::: Provided data :::
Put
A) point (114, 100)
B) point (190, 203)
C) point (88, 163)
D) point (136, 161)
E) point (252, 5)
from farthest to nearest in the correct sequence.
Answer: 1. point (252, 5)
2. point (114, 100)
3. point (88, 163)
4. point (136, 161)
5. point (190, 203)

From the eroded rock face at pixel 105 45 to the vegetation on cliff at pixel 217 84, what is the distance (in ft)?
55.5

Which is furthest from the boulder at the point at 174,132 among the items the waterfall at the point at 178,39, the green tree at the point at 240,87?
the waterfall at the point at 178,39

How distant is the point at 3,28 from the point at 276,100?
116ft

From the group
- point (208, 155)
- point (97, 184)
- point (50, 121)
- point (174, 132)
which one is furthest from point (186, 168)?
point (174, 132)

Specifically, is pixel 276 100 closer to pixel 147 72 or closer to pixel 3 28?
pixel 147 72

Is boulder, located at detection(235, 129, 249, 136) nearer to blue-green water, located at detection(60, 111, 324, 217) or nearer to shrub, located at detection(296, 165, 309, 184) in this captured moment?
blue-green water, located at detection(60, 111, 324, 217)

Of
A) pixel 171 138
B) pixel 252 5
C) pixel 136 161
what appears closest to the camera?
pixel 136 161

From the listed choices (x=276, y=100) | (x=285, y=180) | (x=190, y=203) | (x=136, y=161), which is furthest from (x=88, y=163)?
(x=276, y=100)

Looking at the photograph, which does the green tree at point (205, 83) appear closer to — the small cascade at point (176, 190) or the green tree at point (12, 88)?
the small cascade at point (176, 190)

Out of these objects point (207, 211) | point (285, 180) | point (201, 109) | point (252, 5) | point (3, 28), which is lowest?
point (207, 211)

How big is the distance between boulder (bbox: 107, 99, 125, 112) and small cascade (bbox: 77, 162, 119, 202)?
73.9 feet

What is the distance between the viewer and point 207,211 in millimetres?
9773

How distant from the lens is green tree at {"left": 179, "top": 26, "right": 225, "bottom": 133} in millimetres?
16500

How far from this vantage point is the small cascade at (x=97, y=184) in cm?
:::
▸ **Your objective**
Write out all of the rows above word for word, keeping every number and punctuation mark unchanged.

▸ **Reply to the task**
Put
A) point (114, 100)
B) point (190, 203)
C) point (88, 163)
D) point (136, 161)
E) point (252, 5)
from farthest to nearest in the correct sequence.
Answer: 1. point (252, 5)
2. point (114, 100)
3. point (88, 163)
4. point (136, 161)
5. point (190, 203)

From the eroded rock face at pixel 105 45 to the vegetation on cliff at pixel 217 84, what is the distance (in ft)?
55.5

Which is furthest from the boulder at the point at 174,132 among the items the waterfall at the point at 178,39, the green tree at the point at 240,87?
the waterfall at the point at 178,39

How distant is the point at 3,28 from the point at 276,100?
116ft

From the group
- point (208, 155)
- point (97, 184)
- point (50, 121)
- point (174, 132)
which one is furthest from point (186, 168)?
point (174, 132)

Specifically, is pixel 276 100 closer to pixel 147 72 or closer to pixel 3 28?
pixel 147 72

Is boulder, located at detection(235, 129, 249, 136) nearer to blue-green water, located at detection(60, 111, 324, 217) or nearer to shrub, located at detection(296, 165, 309, 184) in this captured moment?
blue-green water, located at detection(60, 111, 324, 217)

Of
A) pixel 171 138
B) pixel 252 5
C) pixel 136 161
what appears closest to the camera?
pixel 136 161

From the listed choices (x=276, y=100) | (x=285, y=180) | (x=190, y=203) | (x=136, y=161), which is furthest from (x=88, y=163)?
(x=276, y=100)

Looking at the photograph, which does the green tree at point (205, 83) appear closer to — the small cascade at point (176, 190) or the green tree at point (12, 88)?
the small cascade at point (176, 190)

Out of these objects point (207, 211) | point (285, 180) | point (201, 109) | point (252, 5) | point (3, 28), which is lowest?
point (207, 211)

How big is the distance between boulder (bbox: 107, 99, 125, 112) and small cascade (bbox: 77, 162, 119, 202)?
73.9 feet

What is the distance between the viewer and point 207,211 in millimetres?
9773

How distant from the lens is green tree at {"left": 179, "top": 26, "right": 225, "bottom": 133} in millimetres?
16500

How far from this vantage point is the small cascade at (x=97, y=184) in cm?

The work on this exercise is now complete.